REQUIRED WORK: Output exactly the lines between the line that contains "At what distance from (152,242)" and the last line of the material, counting both.
————
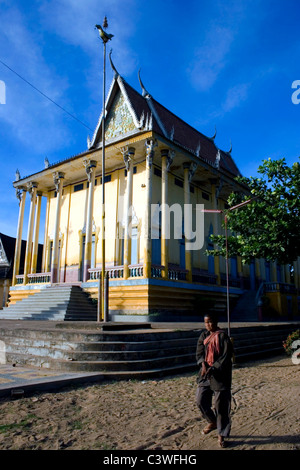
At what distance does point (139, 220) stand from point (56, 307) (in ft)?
20.3

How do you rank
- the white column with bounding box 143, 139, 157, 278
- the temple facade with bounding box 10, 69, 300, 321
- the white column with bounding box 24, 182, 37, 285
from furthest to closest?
1. the white column with bounding box 24, 182, 37, 285
2. the temple facade with bounding box 10, 69, 300, 321
3. the white column with bounding box 143, 139, 157, 278

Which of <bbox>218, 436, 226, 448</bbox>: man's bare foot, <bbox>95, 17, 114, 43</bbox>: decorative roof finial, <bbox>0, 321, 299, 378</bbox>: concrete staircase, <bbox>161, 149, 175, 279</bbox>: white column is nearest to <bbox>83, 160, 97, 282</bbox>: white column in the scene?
<bbox>161, 149, 175, 279</bbox>: white column

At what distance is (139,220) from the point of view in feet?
63.4

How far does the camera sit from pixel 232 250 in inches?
566

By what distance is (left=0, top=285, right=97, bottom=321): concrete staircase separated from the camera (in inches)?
637

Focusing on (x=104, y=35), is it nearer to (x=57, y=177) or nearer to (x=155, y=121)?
(x=155, y=121)

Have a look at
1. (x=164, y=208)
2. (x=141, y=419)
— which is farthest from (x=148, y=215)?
(x=141, y=419)

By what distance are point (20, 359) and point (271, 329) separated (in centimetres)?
876

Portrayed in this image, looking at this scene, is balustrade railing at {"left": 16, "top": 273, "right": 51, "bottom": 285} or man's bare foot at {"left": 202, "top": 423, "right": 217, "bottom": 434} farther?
balustrade railing at {"left": 16, "top": 273, "right": 51, "bottom": 285}

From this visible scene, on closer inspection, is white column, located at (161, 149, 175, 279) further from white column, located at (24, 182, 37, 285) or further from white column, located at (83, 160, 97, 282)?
white column, located at (24, 182, 37, 285)

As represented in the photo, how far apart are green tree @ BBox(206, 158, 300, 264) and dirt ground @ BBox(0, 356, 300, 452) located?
20.5 ft
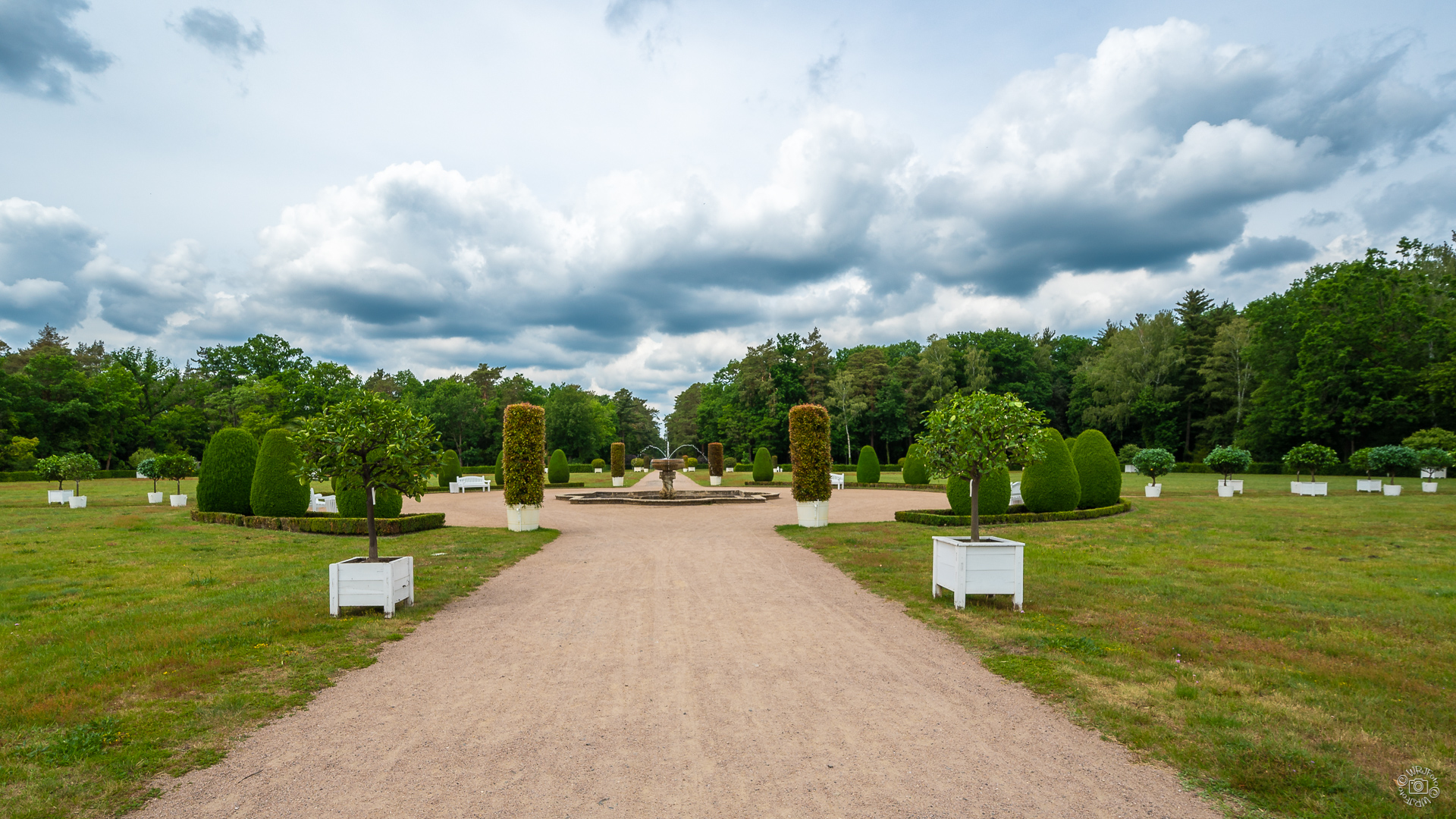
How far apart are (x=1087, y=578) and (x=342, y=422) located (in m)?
Answer: 9.80

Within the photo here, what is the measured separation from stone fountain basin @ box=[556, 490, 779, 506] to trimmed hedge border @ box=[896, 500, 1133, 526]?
8.79 metres

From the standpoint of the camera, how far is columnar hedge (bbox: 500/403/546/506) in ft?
47.4

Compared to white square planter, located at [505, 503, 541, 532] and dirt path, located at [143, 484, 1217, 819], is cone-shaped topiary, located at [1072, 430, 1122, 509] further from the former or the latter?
white square planter, located at [505, 503, 541, 532]

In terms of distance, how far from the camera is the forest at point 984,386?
117 feet

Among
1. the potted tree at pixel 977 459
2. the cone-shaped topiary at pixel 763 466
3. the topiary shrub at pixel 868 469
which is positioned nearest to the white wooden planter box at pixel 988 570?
the potted tree at pixel 977 459

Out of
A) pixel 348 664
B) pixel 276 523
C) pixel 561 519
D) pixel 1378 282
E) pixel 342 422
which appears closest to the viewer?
pixel 348 664

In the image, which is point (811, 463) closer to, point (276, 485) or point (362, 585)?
point (362, 585)

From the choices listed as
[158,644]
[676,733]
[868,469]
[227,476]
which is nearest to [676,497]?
[868,469]

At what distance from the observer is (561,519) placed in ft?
57.4

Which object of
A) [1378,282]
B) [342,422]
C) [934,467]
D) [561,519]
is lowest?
[561,519]

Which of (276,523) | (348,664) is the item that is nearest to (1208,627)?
(348,664)

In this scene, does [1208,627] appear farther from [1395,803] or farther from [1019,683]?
[1395,803]

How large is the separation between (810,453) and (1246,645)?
33.1 feet

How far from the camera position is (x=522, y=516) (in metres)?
14.6
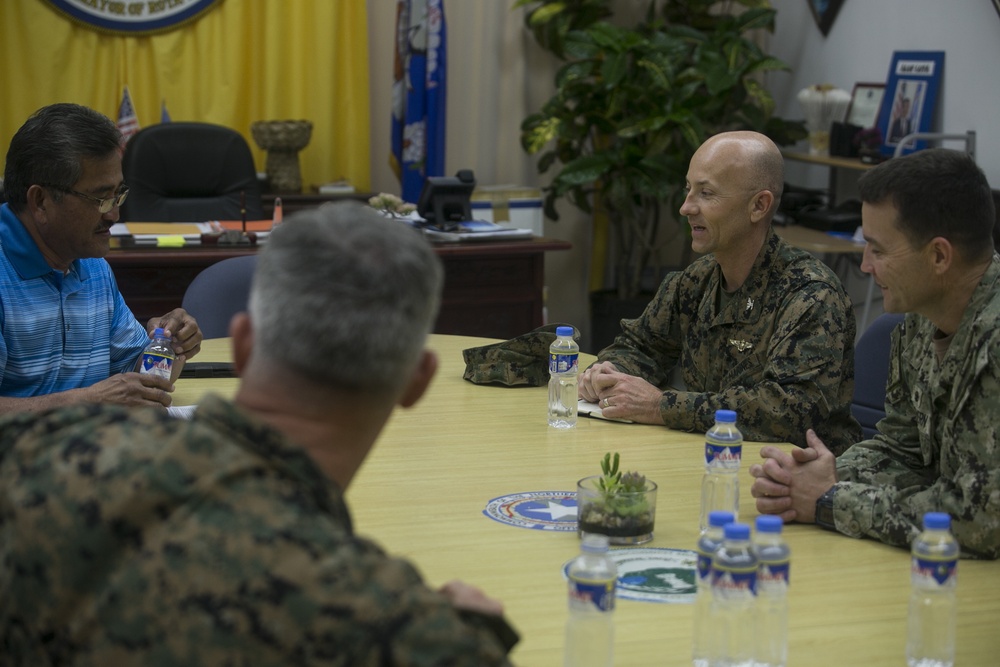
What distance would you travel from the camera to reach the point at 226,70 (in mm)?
6250

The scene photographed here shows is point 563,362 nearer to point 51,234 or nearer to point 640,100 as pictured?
point 51,234

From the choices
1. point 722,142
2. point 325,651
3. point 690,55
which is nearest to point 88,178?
point 722,142

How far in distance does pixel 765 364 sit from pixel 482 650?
1924 mm

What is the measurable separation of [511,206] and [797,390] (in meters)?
4.01

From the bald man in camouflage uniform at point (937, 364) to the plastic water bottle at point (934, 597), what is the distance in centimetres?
39

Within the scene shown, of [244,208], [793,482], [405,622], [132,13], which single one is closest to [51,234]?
[793,482]

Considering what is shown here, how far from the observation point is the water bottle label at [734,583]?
1.43 meters

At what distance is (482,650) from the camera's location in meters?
1.03

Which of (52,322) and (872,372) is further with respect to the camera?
(872,372)

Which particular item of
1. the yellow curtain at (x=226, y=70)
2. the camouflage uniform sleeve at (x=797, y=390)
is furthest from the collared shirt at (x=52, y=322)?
the yellow curtain at (x=226, y=70)

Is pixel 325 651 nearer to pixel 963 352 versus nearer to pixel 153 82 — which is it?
pixel 963 352

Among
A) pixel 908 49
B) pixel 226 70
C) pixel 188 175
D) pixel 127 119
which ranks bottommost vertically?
pixel 188 175

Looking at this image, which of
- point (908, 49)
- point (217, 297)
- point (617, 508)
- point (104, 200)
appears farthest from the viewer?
point (908, 49)

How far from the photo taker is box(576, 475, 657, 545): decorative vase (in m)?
1.97
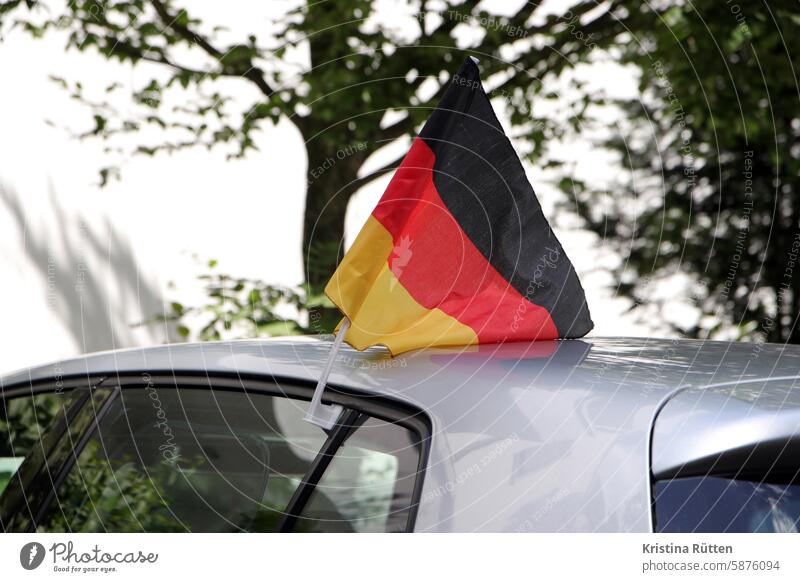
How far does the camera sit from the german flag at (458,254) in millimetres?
1635

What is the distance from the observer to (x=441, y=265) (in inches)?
66.9

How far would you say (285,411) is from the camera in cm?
178

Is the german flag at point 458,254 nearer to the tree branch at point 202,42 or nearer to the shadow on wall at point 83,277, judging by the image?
the tree branch at point 202,42

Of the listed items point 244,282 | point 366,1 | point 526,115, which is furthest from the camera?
point 526,115

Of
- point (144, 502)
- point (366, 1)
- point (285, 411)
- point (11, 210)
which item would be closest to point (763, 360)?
point (285, 411)

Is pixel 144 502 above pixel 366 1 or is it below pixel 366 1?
below

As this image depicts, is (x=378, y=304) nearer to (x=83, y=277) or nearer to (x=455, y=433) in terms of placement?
(x=455, y=433)

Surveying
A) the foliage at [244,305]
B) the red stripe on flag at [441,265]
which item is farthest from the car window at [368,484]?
the foliage at [244,305]

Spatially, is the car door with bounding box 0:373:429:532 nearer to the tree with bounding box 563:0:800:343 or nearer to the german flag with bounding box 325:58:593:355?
the german flag with bounding box 325:58:593:355

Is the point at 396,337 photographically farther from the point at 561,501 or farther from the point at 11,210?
the point at 11,210

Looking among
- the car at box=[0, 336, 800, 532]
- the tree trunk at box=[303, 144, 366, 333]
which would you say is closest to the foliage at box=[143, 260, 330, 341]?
the tree trunk at box=[303, 144, 366, 333]

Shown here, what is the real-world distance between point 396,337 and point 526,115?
13.3 ft
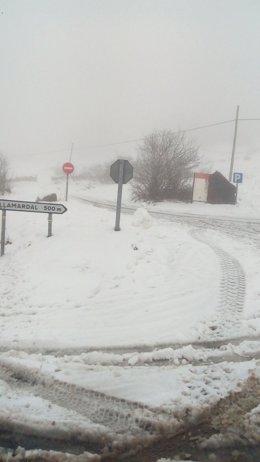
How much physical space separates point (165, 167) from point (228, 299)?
76.3ft

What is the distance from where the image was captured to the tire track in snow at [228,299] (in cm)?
553

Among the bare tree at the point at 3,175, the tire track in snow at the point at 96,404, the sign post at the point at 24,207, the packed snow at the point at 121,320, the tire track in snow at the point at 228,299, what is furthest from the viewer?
the bare tree at the point at 3,175

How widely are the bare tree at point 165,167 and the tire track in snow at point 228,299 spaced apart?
19719mm

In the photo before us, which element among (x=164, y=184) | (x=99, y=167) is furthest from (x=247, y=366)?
(x=99, y=167)

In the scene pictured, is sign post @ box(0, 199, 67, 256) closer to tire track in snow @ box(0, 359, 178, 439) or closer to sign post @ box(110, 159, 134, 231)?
sign post @ box(110, 159, 134, 231)

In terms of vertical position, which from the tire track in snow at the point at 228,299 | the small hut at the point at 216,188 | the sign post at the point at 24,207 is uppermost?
the small hut at the point at 216,188

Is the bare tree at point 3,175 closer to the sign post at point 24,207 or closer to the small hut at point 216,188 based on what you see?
the small hut at point 216,188

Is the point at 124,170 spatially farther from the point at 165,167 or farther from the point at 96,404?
the point at 165,167

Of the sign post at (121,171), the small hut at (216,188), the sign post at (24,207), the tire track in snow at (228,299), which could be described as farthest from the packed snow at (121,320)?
the small hut at (216,188)

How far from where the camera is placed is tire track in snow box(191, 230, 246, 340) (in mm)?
5531

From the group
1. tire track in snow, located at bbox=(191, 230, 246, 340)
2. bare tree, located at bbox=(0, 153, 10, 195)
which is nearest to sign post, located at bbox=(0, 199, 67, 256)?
tire track in snow, located at bbox=(191, 230, 246, 340)

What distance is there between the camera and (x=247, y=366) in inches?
174

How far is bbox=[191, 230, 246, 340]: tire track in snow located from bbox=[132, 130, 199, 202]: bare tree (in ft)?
64.7

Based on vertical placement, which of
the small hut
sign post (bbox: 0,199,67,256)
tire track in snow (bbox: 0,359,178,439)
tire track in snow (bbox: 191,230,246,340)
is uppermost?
the small hut
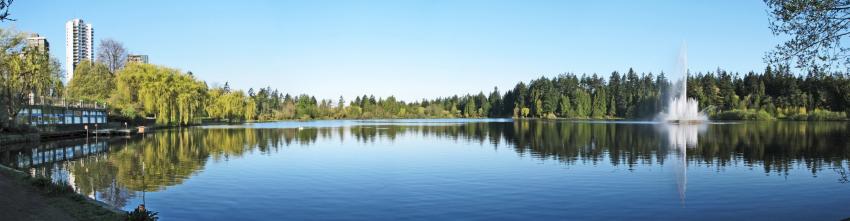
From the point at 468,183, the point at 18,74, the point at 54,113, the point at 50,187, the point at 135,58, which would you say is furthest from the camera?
the point at 135,58

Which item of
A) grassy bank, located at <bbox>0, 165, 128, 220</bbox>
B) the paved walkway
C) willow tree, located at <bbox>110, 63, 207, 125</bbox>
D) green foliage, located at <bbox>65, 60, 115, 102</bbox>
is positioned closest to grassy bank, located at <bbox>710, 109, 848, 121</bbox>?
willow tree, located at <bbox>110, 63, 207, 125</bbox>

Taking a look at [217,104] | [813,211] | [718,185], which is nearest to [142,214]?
[813,211]

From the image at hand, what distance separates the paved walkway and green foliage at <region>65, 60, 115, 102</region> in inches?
2723

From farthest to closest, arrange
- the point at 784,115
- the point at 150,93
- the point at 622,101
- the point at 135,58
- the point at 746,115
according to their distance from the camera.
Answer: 1. the point at 622,101
2. the point at 135,58
3. the point at 784,115
4. the point at 746,115
5. the point at 150,93

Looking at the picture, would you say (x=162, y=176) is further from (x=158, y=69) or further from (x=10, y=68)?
(x=158, y=69)

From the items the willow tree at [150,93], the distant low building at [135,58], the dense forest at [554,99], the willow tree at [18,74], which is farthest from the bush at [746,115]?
the willow tree at [18,74]

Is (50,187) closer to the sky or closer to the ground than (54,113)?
closer to the ground

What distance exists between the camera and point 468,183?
22047 mm

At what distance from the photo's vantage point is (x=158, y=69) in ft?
256

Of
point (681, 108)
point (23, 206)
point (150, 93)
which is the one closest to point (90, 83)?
point (150, 93)

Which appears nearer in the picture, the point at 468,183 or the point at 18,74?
the point at 468,183

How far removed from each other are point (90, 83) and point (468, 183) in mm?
75163

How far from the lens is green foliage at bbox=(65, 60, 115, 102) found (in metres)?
79.9

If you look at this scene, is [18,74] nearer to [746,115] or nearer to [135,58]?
[135,58]
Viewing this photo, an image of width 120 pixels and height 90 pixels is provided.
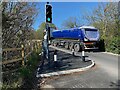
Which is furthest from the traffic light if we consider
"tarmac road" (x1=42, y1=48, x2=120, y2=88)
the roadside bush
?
the roadside bush

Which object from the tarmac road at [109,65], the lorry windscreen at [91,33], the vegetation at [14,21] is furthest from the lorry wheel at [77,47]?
the vegetation at [14,21]

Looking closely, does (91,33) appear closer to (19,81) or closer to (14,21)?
(14,21)

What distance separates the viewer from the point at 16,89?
26.0 ft

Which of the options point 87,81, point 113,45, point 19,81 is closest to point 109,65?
point 87,81

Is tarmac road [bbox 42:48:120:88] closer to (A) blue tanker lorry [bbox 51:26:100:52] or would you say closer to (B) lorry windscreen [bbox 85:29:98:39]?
(A) blue tanker lorry [bbox 51:26:100:52]

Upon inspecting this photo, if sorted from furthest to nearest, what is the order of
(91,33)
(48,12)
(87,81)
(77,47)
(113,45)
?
(77,47) < (91,33) < (113,45) < (48,12) < (87,81)

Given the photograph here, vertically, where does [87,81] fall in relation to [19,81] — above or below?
below

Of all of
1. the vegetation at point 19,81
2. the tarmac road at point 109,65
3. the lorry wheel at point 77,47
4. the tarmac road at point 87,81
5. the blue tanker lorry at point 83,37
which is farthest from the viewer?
the lorry wheel at point 77,47

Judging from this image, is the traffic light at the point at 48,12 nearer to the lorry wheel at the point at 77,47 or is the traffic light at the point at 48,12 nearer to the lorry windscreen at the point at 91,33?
the lorry windscreen at the point at 91,33

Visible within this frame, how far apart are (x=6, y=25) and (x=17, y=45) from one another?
3531 millimetres

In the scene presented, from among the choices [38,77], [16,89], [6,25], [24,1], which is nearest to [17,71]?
[38,77]

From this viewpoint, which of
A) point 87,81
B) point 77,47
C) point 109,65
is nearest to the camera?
point 87,81

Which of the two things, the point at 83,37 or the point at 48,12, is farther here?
the point at 83,37

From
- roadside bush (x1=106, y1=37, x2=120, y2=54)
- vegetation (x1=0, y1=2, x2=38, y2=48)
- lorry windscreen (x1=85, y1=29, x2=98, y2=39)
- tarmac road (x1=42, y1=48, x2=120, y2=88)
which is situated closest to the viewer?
tarmac road (x1=42, y1=48, x2=120, y2=88)
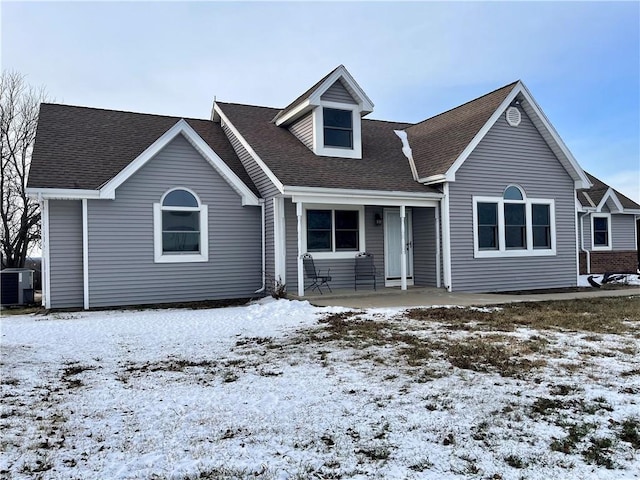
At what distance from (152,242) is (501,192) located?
9.83 m

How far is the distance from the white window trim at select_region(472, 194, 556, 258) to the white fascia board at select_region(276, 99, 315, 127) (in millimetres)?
5410

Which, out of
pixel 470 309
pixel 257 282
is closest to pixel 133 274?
pixel 257 282

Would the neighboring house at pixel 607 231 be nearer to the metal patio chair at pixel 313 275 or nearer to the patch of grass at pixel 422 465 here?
the metal patio chair at pixel 313 275

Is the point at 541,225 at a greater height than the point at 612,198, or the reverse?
the point at 612,198

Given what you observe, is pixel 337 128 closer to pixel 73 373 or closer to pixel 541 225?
pixel 541 225

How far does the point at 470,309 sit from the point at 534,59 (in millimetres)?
12371

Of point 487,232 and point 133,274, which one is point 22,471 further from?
point 487,232

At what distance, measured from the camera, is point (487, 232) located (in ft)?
45.1

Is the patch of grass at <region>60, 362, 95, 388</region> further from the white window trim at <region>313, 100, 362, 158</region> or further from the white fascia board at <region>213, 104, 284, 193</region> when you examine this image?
————
THE RESPONSE:
At what distance from (152,242) is (501,192) located?
9.83 m

How far is the distance from the white window trim at select_region(472, 194, 556, 258) to the white fascia board at select_region(276, 99, 315, 127) (in millimetres)?
5410

Which, out of
pixel 470 309
pixel 257 282
is closest to pixel 133 274?
pixel 257 282

Would the neighboring house at pixel 607 231 be nearer to the metal patio chair at pixel 313 275 or nearer to the patch of grass at pixel 422 465 here?
the metal patio chair at pixel 313 275

Is the point at 541,225 at a greater height than the point at 612,198, or the reverse?
the point at 612,198

Given what you observe, is pixel 337 128 closer to pixel 73 373 or closer to pixel 541 225?
pixel 541 225

How far does the point at 470,309 sit from the point at 534,59 (in millimetres)?
12371

Of point 487,232 and point 133,274, which one is point 22,471 further from?
point 487,232

At what distance, measured from the camera, is point (487, 232) located (in ft)?
45.1

Is the patch of grass at <region>60, 362, 95, 388</region> further from the white window trim at <region>313, 100, 362, 158</region> or further from the white fascia board at <region>213, 104, 284, 193</region> when you examine this image?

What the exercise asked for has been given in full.